The labs find their samples from several sources. AV-Test plucks them from app stores, private sources, and vendors. AV-Comparatives does the same, but told me they also pull malware from honeypots. A honeypot is a server that's been set up to attract malware that attempts to penetrate devices.
But while it's relatively easy to identify zero-days and live samples on Windows, that level of sophistication hasn't come to Android yet. How do you verify a malware sample is legit? What if someone's tampering with them? It sounds wild, but here's what I've heard happens, though it's out of my realm to confirm. An unethical hacker might take an actual sample, run it through an APK disassembling tool (which are freely available, by the way), and artificially tweak it a bit before submitting it to obvious places for the labs to "discover." As a result, the tampered sample could pass Vendor A's detection engine, but not Vendor B's. The conspiracy theory is that vendors do this to trip each other up. Of course, the losers are those of us who rely on the rankings.
Maik Morgenstern from AV-Test gave a knowing sigh when I asked him about the tampering speculation. "Sometimes we receive files that have been unpacked or analysed.
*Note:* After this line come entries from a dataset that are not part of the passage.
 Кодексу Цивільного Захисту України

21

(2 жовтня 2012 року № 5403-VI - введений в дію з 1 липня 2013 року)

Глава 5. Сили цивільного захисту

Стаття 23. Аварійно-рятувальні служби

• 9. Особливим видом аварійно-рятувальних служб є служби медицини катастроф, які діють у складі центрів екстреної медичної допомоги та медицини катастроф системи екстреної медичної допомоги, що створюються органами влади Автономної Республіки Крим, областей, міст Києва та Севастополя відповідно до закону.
It's the same with Windows, but in that case we have more experience identifying tampering," Morgenstern said. "We can’t really do anything about it, but we try to compare everything to existing samples within the same family."
Paying to participate
It gets darker. Guess who funds these tests? The vendors themselves.
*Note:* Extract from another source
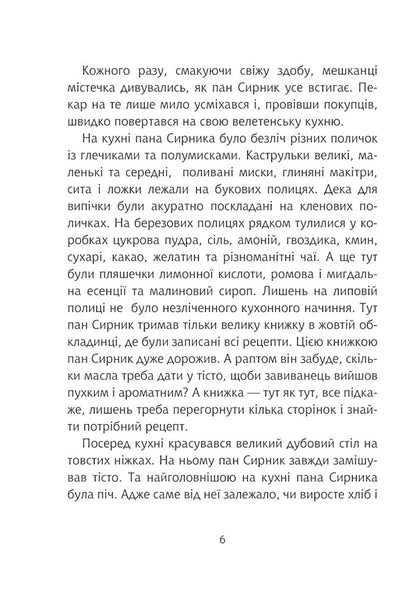 Кожного разу, смакуючи свіжу здобу, мешканці містечка дивувались, як пан Сирник усе встигає. Пекар на те лише мило усміхався і, провівши покупців, швидко повертався на свою велетенську кухню.

На кухні пана Сирника було безліч різних поличок із глечиками та полумисками. Каструльки великі, маленькі та середні, поливані миски, глиняні макітри, сита і ложки лежали на букових полицях. Дека для випічки були акуратно поскладані на кленових поличках. На березових полицях рядком тулилися у коробках цукрова пудра, сіль, амоній, гвоздика, кмин, сухарі, какао, желатин та різноманітні чаї. А ще тут були пляшечки лимонної кислоти, ромова і мигдальна есенції та малиновий сироп. Лишень на липовій полиці не було незліченного кухонного начиння. Тут пан Сирник тримав тільки велику книжку в жовтій обкладинці, де були записані всі рецепти. Цією книжкою пан Сирник дуже дорожив. А раптом він забуде, скільки масла треба дати у тісто, щоби завиванець вийшов пухким і ароматним? А книжка — тут як тут, все підкаже, лишень треба перегорнути кілька сторінок і знайти потрібний рецепт.

Посеред кухні красувався великий дубовий стіл на товстих ніжках. На ньому пан Сирник завжди замішував тісто. Та найголовнішою на кухні пана Сирника була піч. Адже саме від неї залежало, чи виросте хліб і

6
Speaking off the record, one vendor explained how payment negotiations usually work. First, a testing lab releases a public test, and vendors dispute the results; the testing lab will offer vendors unhappy with their results a series of commissioned private retests, during which the testing lab will show the vendor every malware sample it failed to detect or falsely detected. The retests ultimately lead up to another public test. Practically, this means that when the next public test takes place (and the schedule of these tests is public as well) the vendor will be armed with at least some of the malware samples that might be used. Ideally the public test uses a fresh batch of malware samples, but in reality, that's hardly the case, I'm told.
The tests aren't cheap to participate in either – one vendor I talked to had forked out $26,000 (£16,000) to get a West Coast Labs CheckMark Certification, and the same amount to renew it each year. Another company had to pay about $7,000 (£4,400) to be included in AV-Comparative's public ranking, while AV-Test charges $1,300 for internal malware detection certifications, and plans to charge around $3,000 for inclusion in a bi-monthly public test beginning next year.
These issues only skim the surface of all the challenges facing Android anti-malware testing labs.
Meanwhile as the tests continue to improve – and they will inevitably – how should consumers and journalists interpret existing results?
"It's all about consistency," said Roel Schouwenberg, a senior virus analyst at Kaspersky Lab and board member of the Anti-Malware Testing Standards Organisation (AMTSO). "You'll always see differences in the results because every lab uses a different sample set, so look for which company is always top dog. If someone's always doing well, that says something. If someone's always doing poorly, that says something else."